Search Technologies - An Introduction
Search is a technology that is barely two decades old, yet it has profoundly empowered people and organizations around the world. The importance of Search technology lies in the fact that it provides effective knowledge management, discovery of new information, improved productivity, more transparency in the market place, ability to link up with the right people and companies, apart from statistics of searches made worldwide annually, the revenue it generates in terms of advertising. For anyone who is trying to understand the basic concept of Search, this article is absolutely meant for you.
The "ever-growing" Internet is getting accumulated with enormous flow of unstructured web data and every enterprise organization produce huge volume of unorganized machine data. Hence, generating some business value from this unmanageable large data is very challenging. A key factor of an effective knowledge management strategy is to build a robust search solution that offers a little known and pragmatic approach to overcome the above mentioned challenge of extracting business value from huge data by organizing and presenting it at the right place. There are two major forms of Search technologies that anyone should basically understand to know the complete purpose of Search technology. These two are more important among the other types of Search like desktop search,etc.
- Web Search
- Enterprise Search
In this post, I am going to explain about the important features of Web Search, followed by Enterprise Search in my next blog post.
Web search engines are meant for digging information on the World wide web commonly called as the Internet. Right at the moment when you come across this word web search, the next that comes immediately in your mind is "Google". Google is on top of the list of most used web search engine for a decade from the year 2000, with its innovation called 'Page Rank'. Internet contains more disorganized data and web search engines try to organize information present on the Internet. Web Search engines follow one of the following methods to collect information about web pages and other files such as images, pdf, word documents etc.,
- Crawler powered Search engines
- Human powered Search engines
- Hybrid Search engines
Crawler powered search engines gets information about web pages and other documents using an automated software referred as the Crawlers ,that follows a particular algorithm to retrieve content and meta data from the HTML code of web pages. This content is then analyzed to generate an index structure to which the web pages are tagged. Hence when the user searches for a certain keyword, it first looks in to the index and displays the appropriate web pages that are indexed for this particular keyword. Crawling is done periodically to check for the changes in the web pages. Google is a best example for this.
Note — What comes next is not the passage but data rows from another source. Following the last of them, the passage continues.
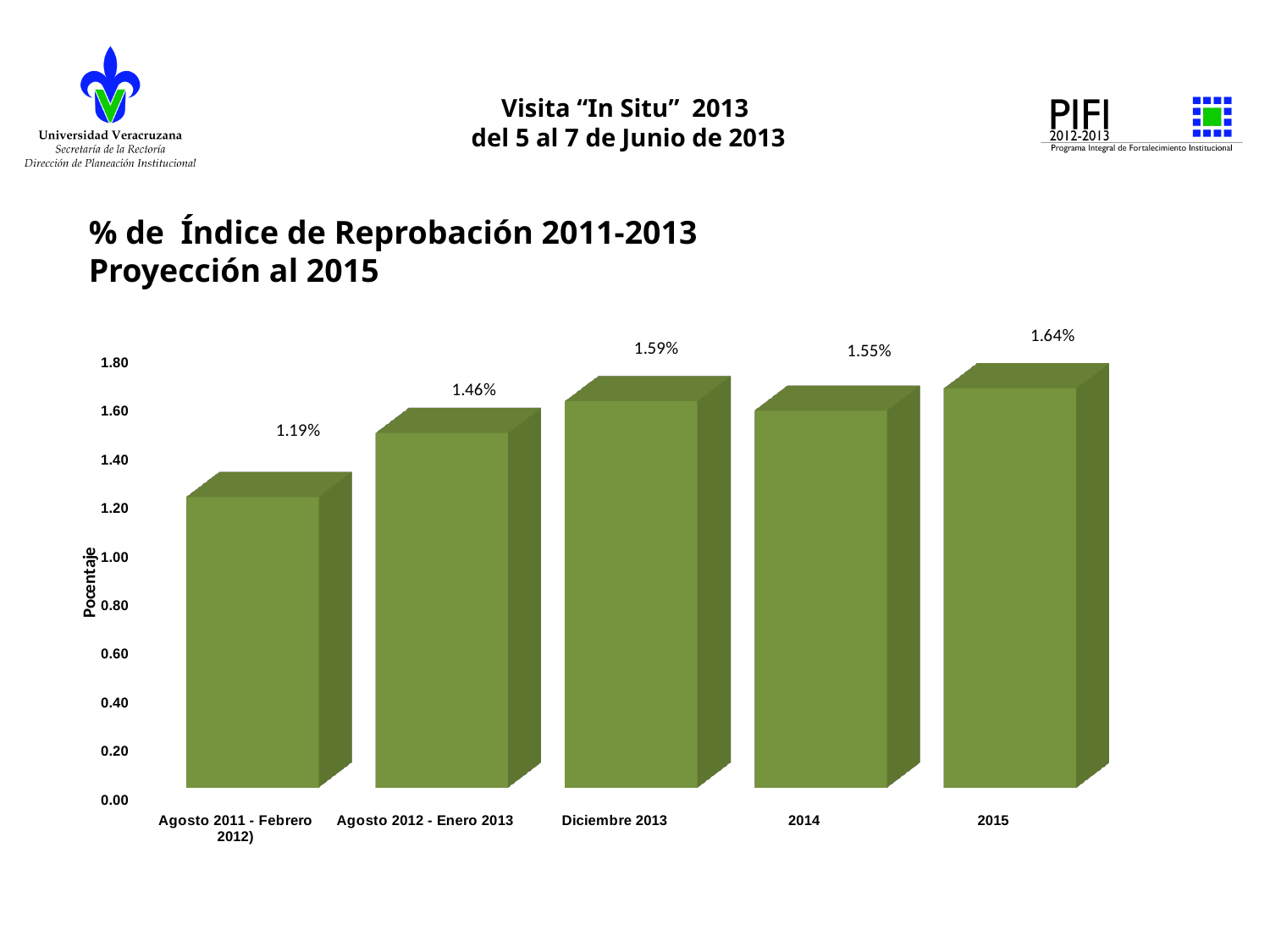
What is the difference between the values for 2015 and Agosto 2011 - Febrero 2012? 0.45% Which is larger, the value for Diciembre 2013 or the value for 2014? Diciembre 2013 What is the value for Agosto 2011 - Febrero 2012? 1.19% What is the label of the vertical axis? Pocentaje What is the value for 2015? 1.64% What kind of chart is shown on the slide? Bar chart What is the value for Diciembre 2013? 1.59% Which category has the lowest value? Agosto 2011 - Febrero 2012 What is the value for Agosto 2012 - Enero 2013? 1.46% How many categories are shown on the x axis? 5 What is the value for 2014? 1.55% Which category has the highest value? 2015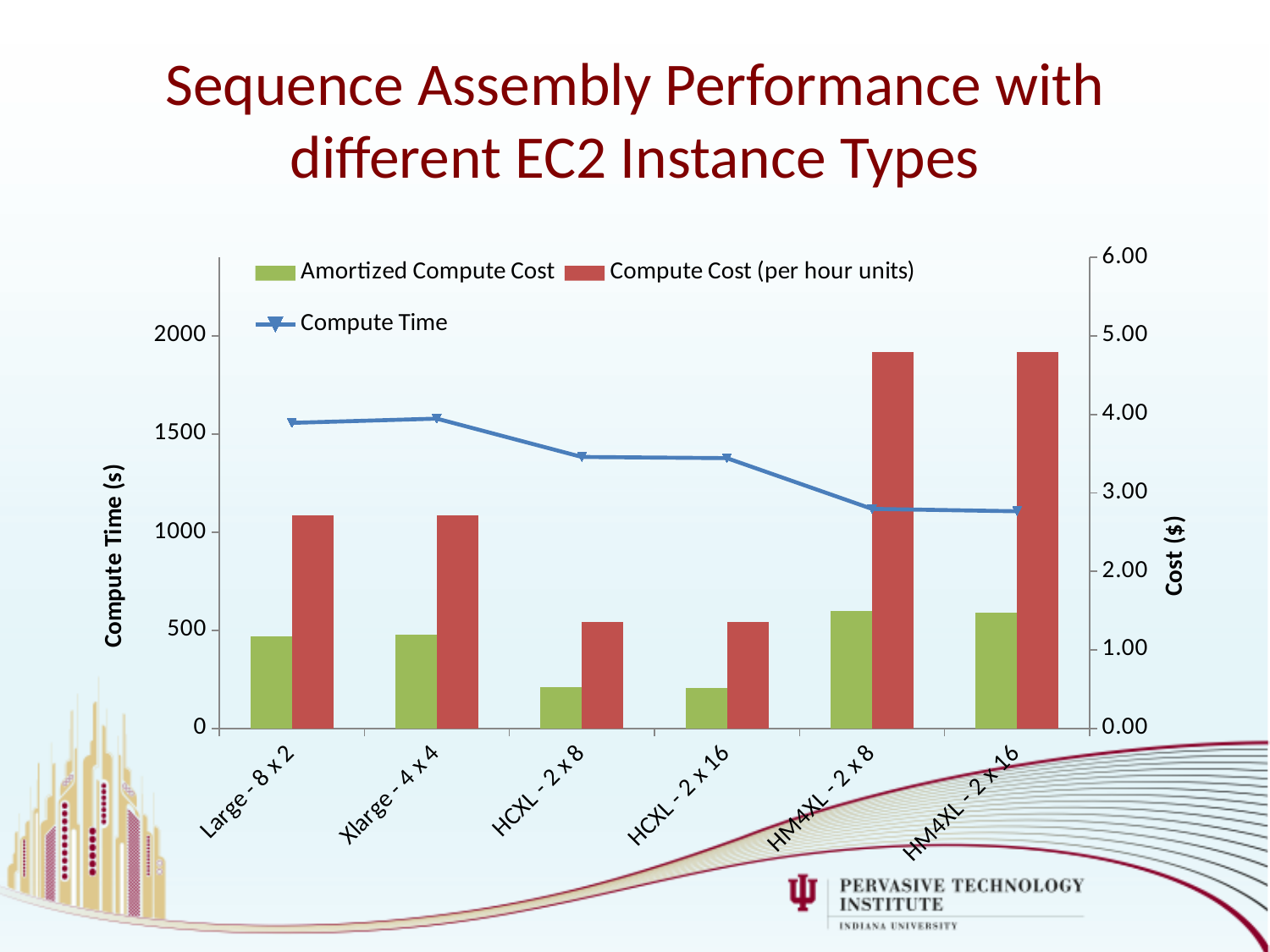
Does the Compute Time line generally rise or fall from Large - 8 x 2 to HM4XL - 2 x 16? fall Which has the larger Compute Cost (per hour units): Large - 8 x 2 or HCXL - 2 x 8? Large - 8 x 2 Is the Compute Cost (per hour units) value for HCXL - 2 x 8 greater or less than 2.00? less Is the Compute Cost (per hour units) value for HM4XL - 2 x 8 greater or less than 4.00? greater Is the Amortized Compute Cost value for HCXL - 2 x 16 greater or less than 1.00? less Which has the larger Compute Time: HCXL - 2 x 8 or HM4XL - 2 x 8? HCXL - 2 x 8 What is the title of the right-hand vertical axis? Cost ($) How many series does the legend list? 3 How many EC2 instance type categories are shown on the x axis? 6 What kind of chart is shown on the slide? A combined bar and line chart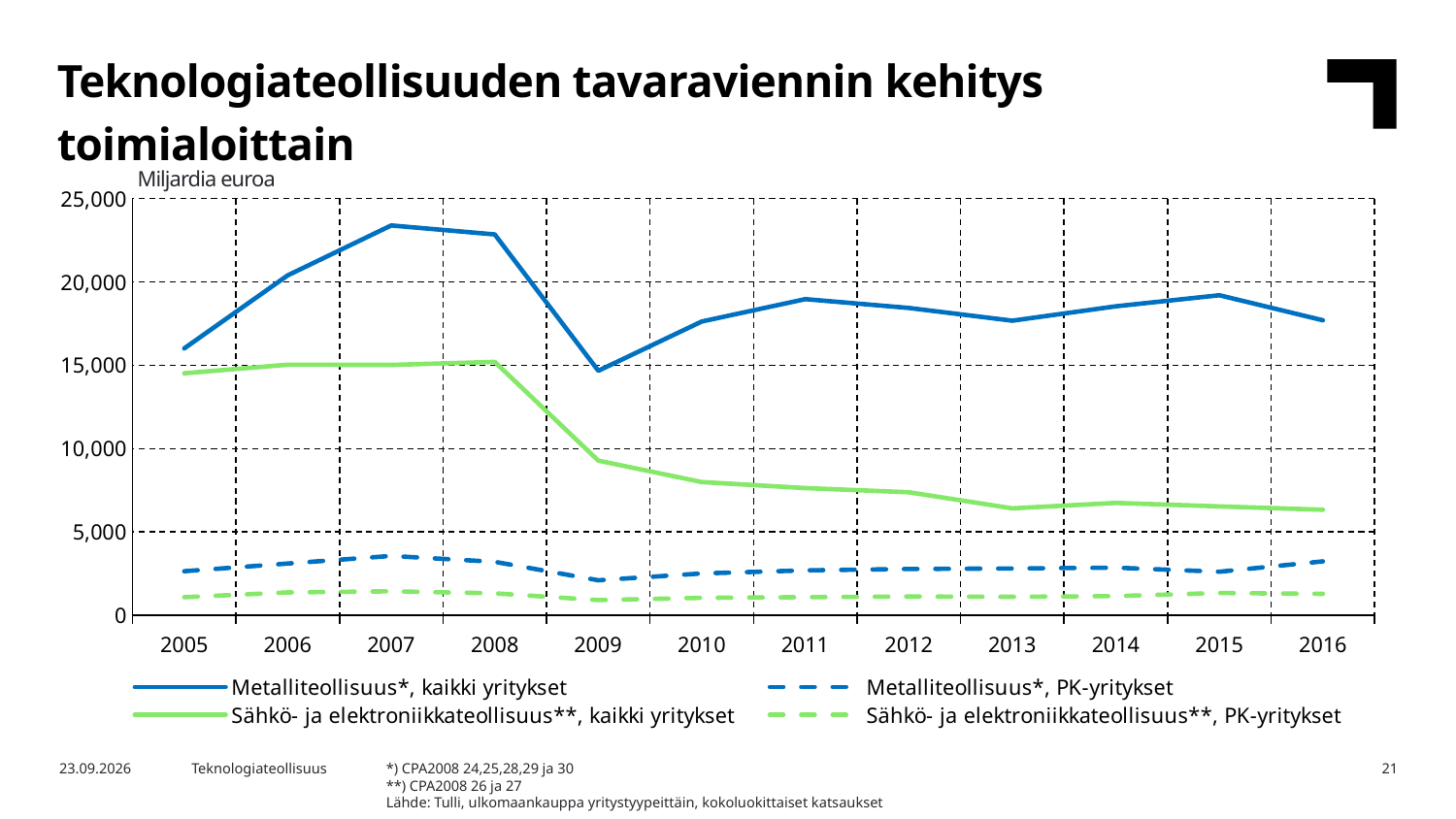
In 2016, which is higher: Metalliteollisuus*, kaikki yritykset or Sähkö- ja elektroniikkateollisuus**, kaikki yritykset? Metalliteollisuus*, kaikki yritykset How many series does the legend list? 4 In 2010, which is higher: Metalliteollisuus*, PK-yritykset or Sähkö- ja elektroniikkateollisuus**, PK-yritykset? Metalliteollisuus*, PK-yritykset In which year is the value for Metalliteollisuus*, kaikki yritykset lowest? 2009 Does the value for Sähkö- ja elektroniikkateollisuus**, kaikki yritykset rise or fall from 2008 to 2016? fall Does the value for Metalliteollisuus*, kaikki yritykset rise or fall from 2005 to 2007? rise Is the value for Sähkö- ja elektroniikkateollisuus**, PK-yritykset in 2005 greater or less than 5,000? less Is the value for Sähkö- ja elektroniikkateollisuus**, kaikki yritykset in 2016 greater or less than 10,000? less What type of chart is shown on the slide? Line chart How many years are shown on the x axis? 12 What unit label is shown above the y axis of the chart? Miljardia euroa Is the value for Metalliteollisuus*, kaikki yritykset in 2007 greater or less than 20,000? greater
Human powered search engines rely on the information that user submits which is then indexed and tagged. These search engines usually have 'Add URL' link and let people to submit their websites to their large directories. In this case, there will be no effect when someone changes the content of the web page. Yahoo!, DMOZ and LookSmart are examples of this kind.
Hybrid search engines follow both crawler-based information and human-listings. For example, MSN uses human powered indexes from LookSmart and also uses its own crawler based information to produce search results. There are also some search engines so called as the Meta Search engines, which accumulate results from all other top search engines at the same time and display them. Dogpile and MetaCrawler are examples of meta search engines.
Another important thing to be considered in web search technology is the Page ranking. Each web search engine ranks web pages based on their own criteria. One of those factors that contribute to page ranking is keyword scanning, the search engine looks for number of occurrences of a keyword in a webpage and the page with more number will have increased relevancy ranking. However, if you accumulate your webpage with thousands of occurrences of a keyword just to get your page a higher rank, there is a danger of your web page getting removed from the index, as part of a process called spamdexing.
Another common way search engines use to rank pages is link analysis. By analyzing how web pages are linked to each other, it gets to know about what the content is all about and how important the content is to be ranked high in the search results. There are many other ways by which search engines compute the search rankings of their results, probably I will cover that in a separate post later.